▸ EXTRAIT DU DOCUMENT:
::::::
Enfin convaincus que la poterie c’est classe ? De toute manière je ne vois pas comment vous ne me seriez pas après cette comparaison avec le langage informatique. Donc maintenant que vous êtes tous devenus poterie-addict (désolé [P.S. en fait non]) il est temps de jeter un œil sur l’histoire de la poterie japonaise. Pas d’inquiétude, je ne vais pas vous torturer avec le détail de 37 périodes stylistiques, seulement avec 4.
Au commencement
Avant que la céramique japonaise ne devienne célèbre de part le monde et un artisanat reconnu, il lui a fallu du temps pour trouver sa voie. La poterie japonaise classique (plus tard définie par l’expression wabi-sabi) n’a pas atteint sa maturité avant le début du shogunat (1200-1870). Ainsi les millénaires conduisant à ce développement peuvent être regroupés sous l’appellation large de «première période ».
::::::
Éléments du jeu de données:

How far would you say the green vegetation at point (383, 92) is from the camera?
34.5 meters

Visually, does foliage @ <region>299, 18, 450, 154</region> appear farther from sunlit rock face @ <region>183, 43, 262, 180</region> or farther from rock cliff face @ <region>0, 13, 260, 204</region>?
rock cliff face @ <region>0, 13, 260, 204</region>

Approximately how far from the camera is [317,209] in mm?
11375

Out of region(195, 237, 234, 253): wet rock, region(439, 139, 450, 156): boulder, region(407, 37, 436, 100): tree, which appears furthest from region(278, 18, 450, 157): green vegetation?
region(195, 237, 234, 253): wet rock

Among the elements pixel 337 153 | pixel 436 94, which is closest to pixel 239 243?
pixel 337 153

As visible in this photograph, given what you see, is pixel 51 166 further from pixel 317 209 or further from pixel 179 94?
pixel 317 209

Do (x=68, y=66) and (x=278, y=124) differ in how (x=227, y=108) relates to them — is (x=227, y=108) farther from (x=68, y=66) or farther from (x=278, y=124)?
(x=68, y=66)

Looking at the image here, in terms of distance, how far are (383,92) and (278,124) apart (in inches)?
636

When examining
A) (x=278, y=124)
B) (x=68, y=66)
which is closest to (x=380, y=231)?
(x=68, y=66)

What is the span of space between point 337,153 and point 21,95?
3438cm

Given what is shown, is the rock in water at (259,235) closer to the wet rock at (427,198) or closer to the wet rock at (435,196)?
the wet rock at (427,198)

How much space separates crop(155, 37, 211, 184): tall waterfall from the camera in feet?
::::::
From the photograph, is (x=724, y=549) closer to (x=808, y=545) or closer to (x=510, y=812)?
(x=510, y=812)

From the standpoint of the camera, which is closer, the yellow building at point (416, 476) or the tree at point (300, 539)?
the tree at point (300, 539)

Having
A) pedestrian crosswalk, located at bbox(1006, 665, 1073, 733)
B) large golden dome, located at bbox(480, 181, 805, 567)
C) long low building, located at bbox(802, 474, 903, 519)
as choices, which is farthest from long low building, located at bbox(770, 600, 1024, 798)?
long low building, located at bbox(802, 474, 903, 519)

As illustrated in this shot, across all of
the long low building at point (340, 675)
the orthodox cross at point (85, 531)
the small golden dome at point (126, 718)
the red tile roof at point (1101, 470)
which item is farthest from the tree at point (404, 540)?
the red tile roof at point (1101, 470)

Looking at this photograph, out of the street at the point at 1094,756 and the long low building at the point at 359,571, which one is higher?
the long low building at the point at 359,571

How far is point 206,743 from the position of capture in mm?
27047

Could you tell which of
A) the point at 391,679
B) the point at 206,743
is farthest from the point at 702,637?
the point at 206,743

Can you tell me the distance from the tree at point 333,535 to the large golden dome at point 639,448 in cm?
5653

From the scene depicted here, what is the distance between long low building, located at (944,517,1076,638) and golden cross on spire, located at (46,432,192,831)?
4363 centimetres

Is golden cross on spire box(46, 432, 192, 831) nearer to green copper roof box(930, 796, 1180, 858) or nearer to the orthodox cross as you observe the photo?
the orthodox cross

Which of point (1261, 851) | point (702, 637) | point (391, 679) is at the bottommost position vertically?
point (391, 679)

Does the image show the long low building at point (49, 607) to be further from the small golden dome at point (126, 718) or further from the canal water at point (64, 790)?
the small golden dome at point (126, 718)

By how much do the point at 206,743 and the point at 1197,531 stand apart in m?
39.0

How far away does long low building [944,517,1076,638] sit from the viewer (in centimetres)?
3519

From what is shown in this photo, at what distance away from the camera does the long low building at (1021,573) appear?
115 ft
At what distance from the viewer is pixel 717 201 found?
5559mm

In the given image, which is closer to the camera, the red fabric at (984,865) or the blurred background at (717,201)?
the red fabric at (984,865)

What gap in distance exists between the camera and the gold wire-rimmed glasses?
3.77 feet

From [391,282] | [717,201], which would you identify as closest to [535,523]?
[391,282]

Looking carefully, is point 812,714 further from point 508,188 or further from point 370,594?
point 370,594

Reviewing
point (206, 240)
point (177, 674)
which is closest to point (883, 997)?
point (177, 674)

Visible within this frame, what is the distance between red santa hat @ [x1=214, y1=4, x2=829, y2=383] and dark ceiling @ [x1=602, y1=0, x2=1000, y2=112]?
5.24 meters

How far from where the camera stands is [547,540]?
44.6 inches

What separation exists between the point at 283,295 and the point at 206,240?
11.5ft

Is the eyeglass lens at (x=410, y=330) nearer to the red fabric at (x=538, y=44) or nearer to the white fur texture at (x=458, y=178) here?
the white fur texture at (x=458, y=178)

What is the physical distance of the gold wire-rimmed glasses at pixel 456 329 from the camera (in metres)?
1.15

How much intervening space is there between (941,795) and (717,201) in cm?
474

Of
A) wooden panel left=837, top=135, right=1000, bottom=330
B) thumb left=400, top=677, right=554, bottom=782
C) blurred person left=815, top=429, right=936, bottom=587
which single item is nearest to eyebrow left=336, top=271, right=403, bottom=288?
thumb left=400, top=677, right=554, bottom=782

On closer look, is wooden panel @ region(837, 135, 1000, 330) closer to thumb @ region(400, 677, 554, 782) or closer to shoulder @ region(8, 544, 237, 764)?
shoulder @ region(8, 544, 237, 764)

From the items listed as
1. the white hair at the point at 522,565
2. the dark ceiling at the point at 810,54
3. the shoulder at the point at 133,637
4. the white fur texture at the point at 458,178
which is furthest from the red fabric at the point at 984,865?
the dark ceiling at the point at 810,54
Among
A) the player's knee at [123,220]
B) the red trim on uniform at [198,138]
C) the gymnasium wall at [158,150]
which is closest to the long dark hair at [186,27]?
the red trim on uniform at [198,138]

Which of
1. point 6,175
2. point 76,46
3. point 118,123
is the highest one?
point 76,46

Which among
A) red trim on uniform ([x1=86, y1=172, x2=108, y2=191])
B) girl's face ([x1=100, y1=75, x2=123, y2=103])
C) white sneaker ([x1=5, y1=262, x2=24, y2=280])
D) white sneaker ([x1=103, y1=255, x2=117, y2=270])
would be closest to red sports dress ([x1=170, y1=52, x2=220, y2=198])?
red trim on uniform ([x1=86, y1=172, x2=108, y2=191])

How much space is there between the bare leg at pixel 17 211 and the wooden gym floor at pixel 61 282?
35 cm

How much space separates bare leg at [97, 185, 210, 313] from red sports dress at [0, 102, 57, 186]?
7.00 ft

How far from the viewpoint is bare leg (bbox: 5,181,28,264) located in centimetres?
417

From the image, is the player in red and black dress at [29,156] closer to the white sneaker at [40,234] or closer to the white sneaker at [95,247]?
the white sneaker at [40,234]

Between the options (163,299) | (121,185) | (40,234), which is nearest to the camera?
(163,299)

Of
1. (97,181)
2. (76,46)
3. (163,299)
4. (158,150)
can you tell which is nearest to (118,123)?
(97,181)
::::::
▸ CONSIGNE: D'après l'extrait sur la poterie japonaise, quelle expression a plus tard servi à définir la poterie japonaise classique ? Répondez uniquement à partir de l'extrait.

▸ EXERCICE CORRIGÉ: L'expression wabi-sabi.